Available data START
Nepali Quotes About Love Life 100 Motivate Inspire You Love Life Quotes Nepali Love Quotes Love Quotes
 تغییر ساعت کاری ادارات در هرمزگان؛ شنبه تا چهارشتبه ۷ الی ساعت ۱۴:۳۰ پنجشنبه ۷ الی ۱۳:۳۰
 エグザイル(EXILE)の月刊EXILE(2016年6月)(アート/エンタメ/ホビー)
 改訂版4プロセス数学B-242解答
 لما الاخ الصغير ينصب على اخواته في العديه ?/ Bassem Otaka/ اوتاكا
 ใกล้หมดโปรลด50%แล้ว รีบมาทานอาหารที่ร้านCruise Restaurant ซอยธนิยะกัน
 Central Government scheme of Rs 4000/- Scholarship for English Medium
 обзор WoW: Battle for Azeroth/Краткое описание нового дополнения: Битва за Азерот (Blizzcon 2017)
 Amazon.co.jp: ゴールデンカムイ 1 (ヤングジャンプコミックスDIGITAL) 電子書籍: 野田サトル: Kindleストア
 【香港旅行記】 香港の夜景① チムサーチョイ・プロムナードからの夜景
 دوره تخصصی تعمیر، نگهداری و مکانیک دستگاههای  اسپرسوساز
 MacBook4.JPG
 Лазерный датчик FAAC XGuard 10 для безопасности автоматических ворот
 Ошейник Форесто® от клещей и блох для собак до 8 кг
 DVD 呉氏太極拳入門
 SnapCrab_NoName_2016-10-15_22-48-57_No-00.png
Available data END
Retype exactly. Start at the line with "Central Government scheme" and stop at the last line of the data.

#### [Reply]
 Central Government scheme of Rs 4000/- Scholarship for English Medium
 обзор WoW: Battle for Azeroth/Краткое описание нового дополнения: Битва за Азерот (Blizzcon 2017)
 Amazon.co.jp: ゴールデンカムイ 1 (ヤングジャンプコミックスDIGITAL) 電子書籍: 野田サトル: Kindleストア
 【香港旅行記】 香港の夜景① チムサーチョイ・プロムナードからの夜景
 دوره تخصصی تعمیر، نگهداری و مکانیک دستگاههای  اسپرسوساز
 MacBook4.JPG
 Лазерный датчик FAAC XGuard 10 для безопасности автоматических ворот
 Ошейник Форесто® от клещей и блох для собак до 8 кг
 DVD 呉氏太極拳入門
 SnapCrab_NoName_2016-10-15_22-48-57_No-00.png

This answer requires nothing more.